D. Administrative Resilience: eHealth Networks should be built on the principle of ‘Partnership’, and should involve members from a variety of institutions and backgrounds from all levels. Such an approach would strengthen administrative resilience within the network since it allows the team to be flexible and agile with respect to adding new components to the network and also freeing up the administrative and financial management role in-house. In addition, the network as a whole will likely have stronger capacity to raise funds and adapt to different scenarios and changes in the network membership and activities.

It was decided that AKU will lead the network.
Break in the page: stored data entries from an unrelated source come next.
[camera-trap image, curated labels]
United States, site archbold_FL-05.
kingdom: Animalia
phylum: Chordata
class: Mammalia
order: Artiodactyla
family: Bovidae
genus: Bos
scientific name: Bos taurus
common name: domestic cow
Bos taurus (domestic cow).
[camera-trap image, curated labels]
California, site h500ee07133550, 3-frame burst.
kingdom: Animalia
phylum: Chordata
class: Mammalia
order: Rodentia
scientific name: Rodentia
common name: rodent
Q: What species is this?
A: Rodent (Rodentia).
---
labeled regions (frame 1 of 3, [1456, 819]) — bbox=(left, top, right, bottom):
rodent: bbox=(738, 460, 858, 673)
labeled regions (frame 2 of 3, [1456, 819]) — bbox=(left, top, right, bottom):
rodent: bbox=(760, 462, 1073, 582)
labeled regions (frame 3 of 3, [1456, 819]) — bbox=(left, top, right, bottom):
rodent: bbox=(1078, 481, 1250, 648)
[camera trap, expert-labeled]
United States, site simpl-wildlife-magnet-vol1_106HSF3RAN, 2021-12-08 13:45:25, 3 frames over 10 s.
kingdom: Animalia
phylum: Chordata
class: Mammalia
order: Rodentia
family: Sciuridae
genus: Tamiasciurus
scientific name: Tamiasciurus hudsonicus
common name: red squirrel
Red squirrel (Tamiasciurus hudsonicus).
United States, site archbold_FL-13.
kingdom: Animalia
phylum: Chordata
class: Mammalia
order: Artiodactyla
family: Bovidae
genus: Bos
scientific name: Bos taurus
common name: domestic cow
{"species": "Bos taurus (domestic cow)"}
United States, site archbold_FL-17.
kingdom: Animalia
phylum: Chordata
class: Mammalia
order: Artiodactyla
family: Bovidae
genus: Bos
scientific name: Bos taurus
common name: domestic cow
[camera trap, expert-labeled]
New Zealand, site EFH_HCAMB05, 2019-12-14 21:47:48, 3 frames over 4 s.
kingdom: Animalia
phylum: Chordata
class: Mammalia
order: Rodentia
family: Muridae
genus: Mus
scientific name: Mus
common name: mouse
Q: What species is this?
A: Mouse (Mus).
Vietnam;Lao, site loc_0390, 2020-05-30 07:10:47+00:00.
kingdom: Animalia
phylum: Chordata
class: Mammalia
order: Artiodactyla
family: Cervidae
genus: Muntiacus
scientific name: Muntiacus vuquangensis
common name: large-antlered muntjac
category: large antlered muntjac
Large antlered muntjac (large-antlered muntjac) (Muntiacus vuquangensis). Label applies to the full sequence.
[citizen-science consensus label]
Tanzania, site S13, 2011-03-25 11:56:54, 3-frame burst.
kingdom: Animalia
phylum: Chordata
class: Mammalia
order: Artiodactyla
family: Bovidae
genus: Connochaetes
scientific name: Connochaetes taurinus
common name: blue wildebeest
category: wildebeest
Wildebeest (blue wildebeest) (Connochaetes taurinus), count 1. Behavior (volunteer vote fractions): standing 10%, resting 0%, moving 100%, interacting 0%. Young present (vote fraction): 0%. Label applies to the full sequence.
Using the network approach, an initial meeting of eHealth researchers from 12 Asian countries was held to arrive at a consensus over the design strategy for the network. All the participants agreed to the concept and approach to developing PANACEA. The specific objectives agreed were:

  • To support a set of multi-country research activities to address the four core research questions (given below);
  • To create a theoretical model for evaluating good practice in eHealth programs in Asia;
  • To build research capacity amongst Asian researchers to evaluate and adopt appropriate eHealth technologies and practices and influence policy and decision-makers;
  • To disseminate research findings widely in the regional and international research communities.

PANACeA agreed to find answers to the following four core research questions:

  1. Which eHealth applications and practices have had the most beneficial outcomes on the health of individuals, communities and the improvement of health systems?
  2. What are the best ways for ensuring that beneficial outcomes can reach the segment of the population that still doesn’t have adequate access to health services?
  3. What is the potential of using new pervasive technologies such as mobile phones / PDAs as tools to make the delivery of health services or information more effective?
  4. What types of technologies / applications are best suited to help prepare for, or mitigate the effects of disasters, pandemics and emerging and re-emerging diseases?

Achievements

Partners were identified from countries in Central, South, and South East Asia, who worked together to identify eight projects to generate evidence for the adoption of technologically, economically and socio-culturally sound eHealth applications in multiple countries. These projects conducted a detailed needs and situation analysis in the first six months (Phase I), which will be followed by two years of project implementation and research (Phase II). Three workshops will be conducted during the course of the project to discuss project related issues and plans. Projects will be supervised and mentored by the Advisory and Monitoring team (AMT) comprising of a Project Manager from Aga Khan University (AKU), and three other eHealth experts from Asia.

Regular communication, reporting and mentoring of the projects is done through online-discussion forums and visits by the network lead and project managers from AKU, and the members of AMT. Another important aspect of this project is the crosscutting issues, named PANACeA Common Thematic Activities (PCTAs), which are being investigated in the Asian context, to support the eHealth initiatives. The PCTAs will not only impact the implementation of the research projects, but also influence the development of eHealth in the participating countries. The PCTAs are communication; change management/readiness; systematic review of telehealth in Asia; systematic review of health informatics in Asia; open source standards; outcomes; and policy.

Evidence generated from these projects will be disseminated to policy makers and decision makers at the institutional and government levels in all Asian countries.

Conclusion

PANACeA offers a unique way of developing evidence in a local context, yet involving a large number of countries and developing new partnerships that may last beyond the duration of this project and would generate communities of practice within Asia.

The knowledge generated from these projects and PCTAs will also be disseminated widely so that it benefits healthcare providers, managers of healthcare institutions, researchers and policy-makers in advancement of eHealth in the region.